Please carry on the post about the Twitter word-cloud tool below, starting after its final line.

(Source document)

Who's really worth following on Twitter?

I’ve been digging into some of my ideas related to Twitter as of late, and finally sat down on Sunday (while watching playoff football) and hacked out a little something I could share with people (all the other things related to Twitter that I’ve been hacking do not yet have any sort of front end for users). What I came up with is a simple word cloud generated from a user’s tweet history (and some other little extras)…you can play with it on www.halfbite.com. Anyway, once I had a little something working that I felt was worth sharing I sent around some emails to tell a few people who I thought might find it interesting as well…what follows is the tail end of one of those email chains. I share it here, because I end up dumping a lot of my plans throughout the chain that I had hoped to eventually write a post about…so here you go:

Hey guys, First thanks for the feedback on the Twitter tool today…just wanted to drop you a note that I just added the ability to mesh the data from multiple users together into one ‘report’. As an example - this link gives a meshed report from the last 200 tweets of innonate, ceonyc, and jschwa: http://www.halfbite.com/groupjive.php?user=innonate,ceonyc,jschwa&sort=freq You can also just use the 2nd form on http://www.halfbite.com main page to generate these sorts of things too… Thanks again for putting up with me!
Nice, Kevin. Why only 200 recent posts? Is that a Twitter API limit?

(End Source document)
(Data section)

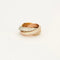 Bague 49 Cartier Trinity - Bague pavée de diamants en or blanc, jaune et rose 58 Facettes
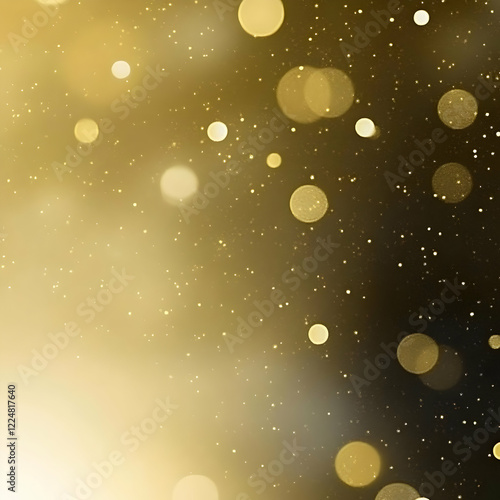 Abstract Gold Background Sp...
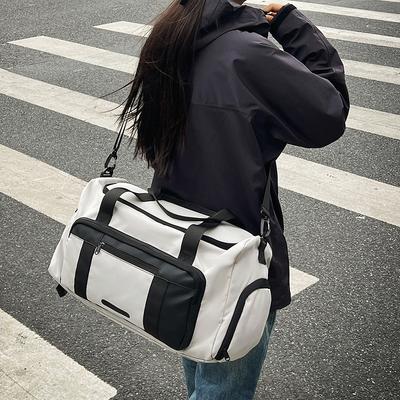 Modische lässige Gepäcktasche für Geschäftsreise Multifunktionale große Kapazität Schuhfach Hand-Heat Reisetasche Trocken- und Nassfach Fitnesstasche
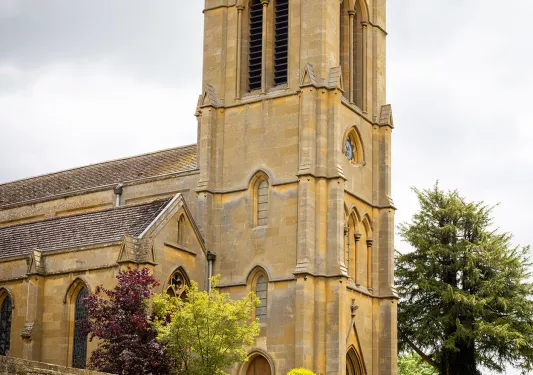 Walking Church Grounds England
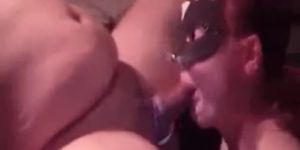 Masked Amateur Gives A Blowjob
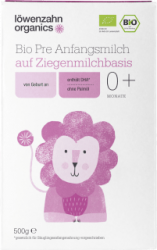 【dm】Anfangsmilch Pre auf Ziegenmilchbasis von Geburt an, 0,5 kg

(End Data section)

» Task result:
Yeah - the Twitter API lets you grab up to 200 of the recent tweets for a given user in a single call (I could have made multiple calls per user and I might update the service for that in the future but for now it already runs slower than I would like so I really wanted to limit the number of calls and processing I needed to do)… Plus 200 felt like a reasonable enough data chunk to get a feel for recent trends (as it turns out, 200 tweets seems to really cover at least a month or more of tweets and often covers up to three months for less active people). Up next (when I find time), I’m going to use some of the data this system collects to try and identify 'relevant’ or 'popular’ words across a collection of users…which is more related to the other Twitter project I’m hacking on (this stuff is actually just a small/quick test and proof of concept for the other project)
Couple thoughts… When examining myself, I’m more interested in the long-term trends than short term trends. Also, not sure you need to replicate search.twitter.com’s meme tracking unless you have a really different take. Keep me in the loop!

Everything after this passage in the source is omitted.